TASK DESCRIPTION: Transcribe nothing except the lines below that run from the one with "(3) Crankshaft Positon (CKP) Sensor" to the one with "I CONTROL THE", ends included, and do not copy any picture.

DATA UNDER STUDY Block Start

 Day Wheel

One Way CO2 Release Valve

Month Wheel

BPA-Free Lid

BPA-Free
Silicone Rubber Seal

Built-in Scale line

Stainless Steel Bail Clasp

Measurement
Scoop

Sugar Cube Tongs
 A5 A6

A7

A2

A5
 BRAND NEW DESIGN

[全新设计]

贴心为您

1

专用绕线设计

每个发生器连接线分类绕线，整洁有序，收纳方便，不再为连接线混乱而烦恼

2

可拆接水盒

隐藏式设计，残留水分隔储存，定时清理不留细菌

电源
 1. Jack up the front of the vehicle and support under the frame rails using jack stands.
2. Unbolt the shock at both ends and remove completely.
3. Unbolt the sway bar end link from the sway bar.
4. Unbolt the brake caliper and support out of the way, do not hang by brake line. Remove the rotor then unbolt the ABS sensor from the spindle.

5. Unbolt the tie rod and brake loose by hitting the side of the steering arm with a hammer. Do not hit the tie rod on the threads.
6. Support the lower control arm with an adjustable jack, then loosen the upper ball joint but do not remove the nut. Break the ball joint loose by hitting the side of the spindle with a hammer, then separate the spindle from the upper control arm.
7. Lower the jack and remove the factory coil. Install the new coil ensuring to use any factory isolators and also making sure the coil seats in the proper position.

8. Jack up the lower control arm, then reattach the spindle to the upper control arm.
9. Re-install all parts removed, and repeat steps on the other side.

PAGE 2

DATA UNDER STUDY Block End
DATA UNDER STUDY Block Start

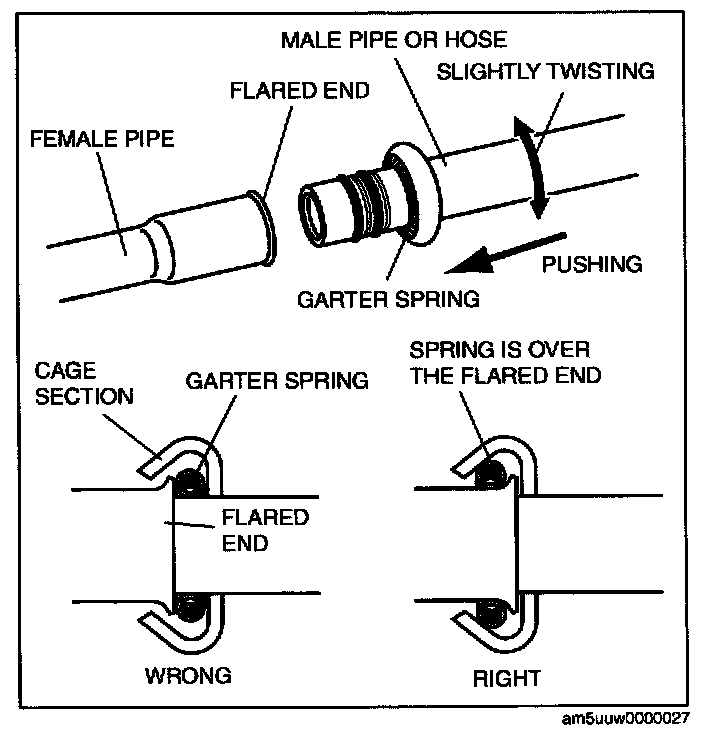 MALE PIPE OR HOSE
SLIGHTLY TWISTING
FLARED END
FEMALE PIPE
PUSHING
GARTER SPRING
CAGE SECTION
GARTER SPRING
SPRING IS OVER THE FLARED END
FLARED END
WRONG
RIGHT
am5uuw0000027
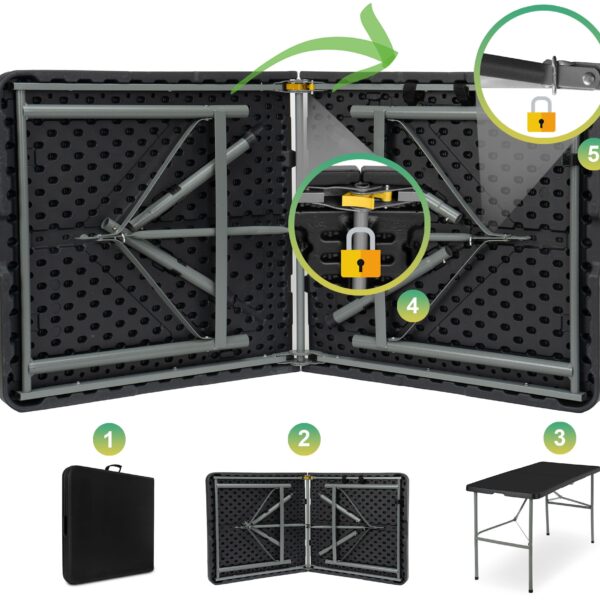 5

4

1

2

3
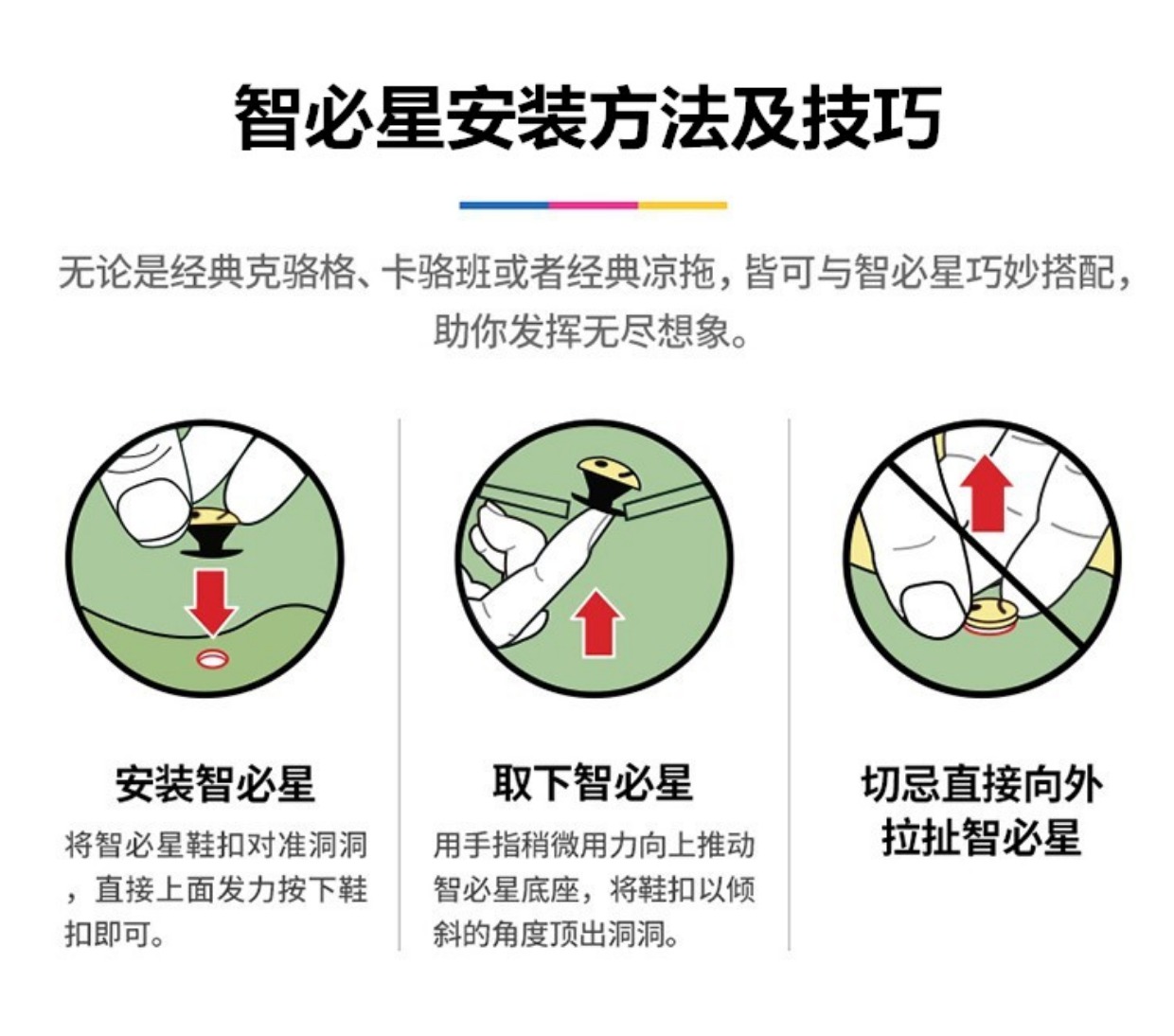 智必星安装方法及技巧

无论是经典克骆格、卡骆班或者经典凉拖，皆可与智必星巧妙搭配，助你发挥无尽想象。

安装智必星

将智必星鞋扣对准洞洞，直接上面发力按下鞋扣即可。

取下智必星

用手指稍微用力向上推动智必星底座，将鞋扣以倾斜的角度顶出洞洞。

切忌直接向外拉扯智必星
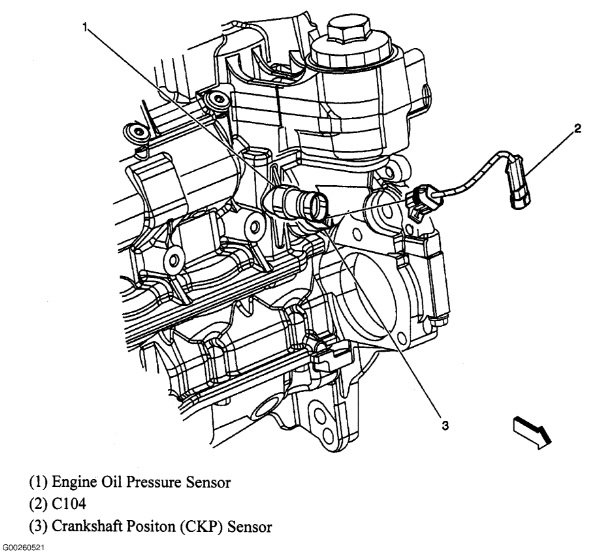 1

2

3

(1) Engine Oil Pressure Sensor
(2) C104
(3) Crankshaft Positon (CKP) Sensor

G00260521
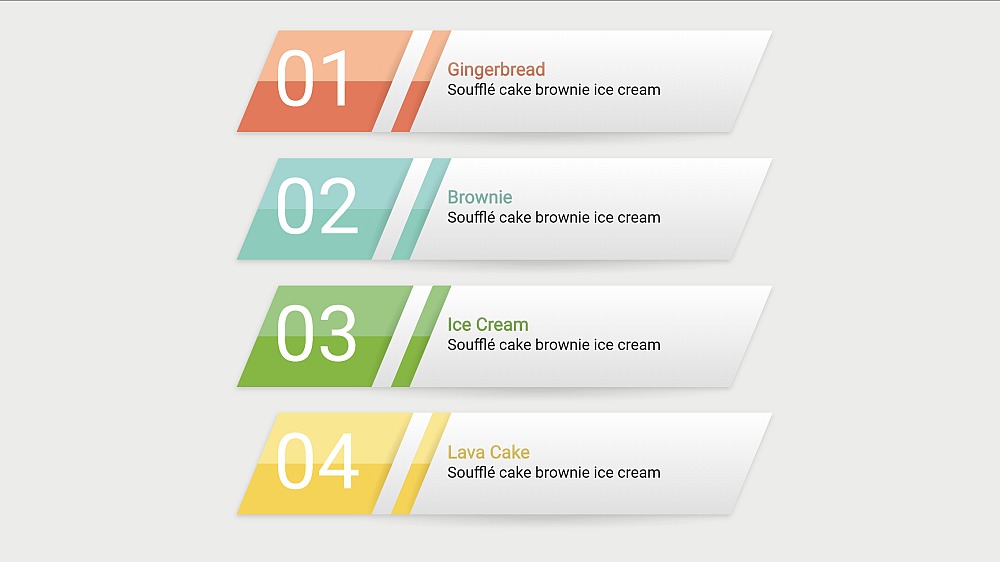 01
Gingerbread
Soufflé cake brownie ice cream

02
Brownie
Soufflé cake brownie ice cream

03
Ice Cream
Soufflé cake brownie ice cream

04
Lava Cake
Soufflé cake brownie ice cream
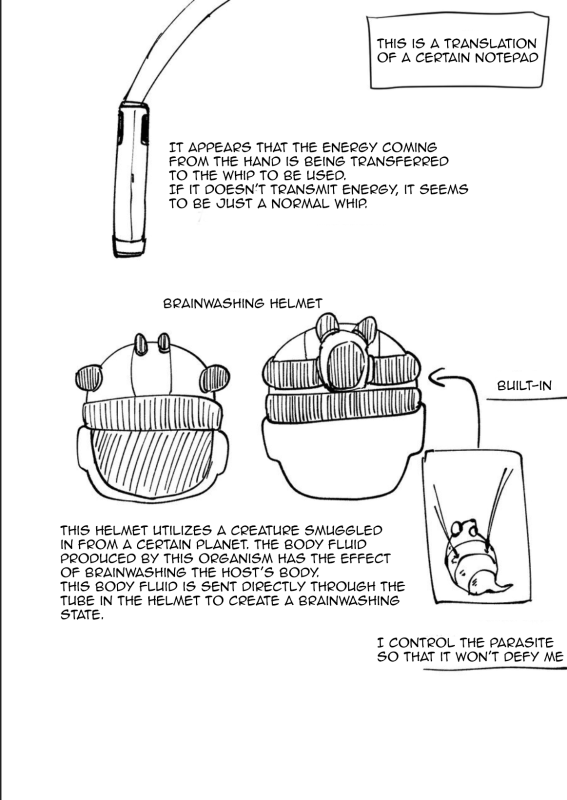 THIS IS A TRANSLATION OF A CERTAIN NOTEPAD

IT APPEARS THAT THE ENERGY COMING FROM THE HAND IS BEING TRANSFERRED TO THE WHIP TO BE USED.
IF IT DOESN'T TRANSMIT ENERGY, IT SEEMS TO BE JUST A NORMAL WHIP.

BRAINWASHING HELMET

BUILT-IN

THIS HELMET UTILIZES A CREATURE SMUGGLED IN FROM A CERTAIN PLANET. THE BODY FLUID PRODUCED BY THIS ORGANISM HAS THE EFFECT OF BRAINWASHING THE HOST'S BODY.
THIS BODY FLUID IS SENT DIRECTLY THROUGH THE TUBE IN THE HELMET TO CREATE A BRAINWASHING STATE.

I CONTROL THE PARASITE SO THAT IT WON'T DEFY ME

DATA UNDER STUDY Block End
DATA UNDER STUDY Block Start

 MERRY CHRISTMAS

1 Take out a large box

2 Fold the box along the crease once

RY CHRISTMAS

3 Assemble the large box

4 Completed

DATA UNDER STUDY Block End

YOUR RESPONSE:
(3) Crankshaft Positon (CKP) Sensor

G00260521
 01
Gingerbread
Soufflé cake brownie ice cream

02
Brownie
Soufflé cake brownie ice cream

03
Ice Cream
Soufflé cake brownie ice cream

04
Lava Cake
Soufflé cake brownie ice cream
 THIS IS A TRANSLATION OF A CERTAIN NOTEPAD

IT APPEARS THAT THE ENERGY COMING FROM THE HAND IS BEING TRANSFERRED TO THE WHIP TO BE USED.
IF IT DOESN'T TRANSMIT ENERGY, IT SEEMS TO BE JUST A NORMAL WHIP.

BRAINWASHING HELMET

BUILT-IN

THIS HELMET UTILIZES A CREATURE SMUGGLED IN FROM A CERTAIN PLANET. THE BODY FLUID PRODUCED BY THIS ORGANISM HAS THE EFFECT OF BRAINWASHING THE HOST'S BODY.
THIS BODY FLUID IS SENT DIRECTLY THROUGH THE TUBE IN THE HELMET TO CREATE A BRAINWASHING STATE.

I CONTROL THE PARASITE SO THAT IT WON'T DEFY ME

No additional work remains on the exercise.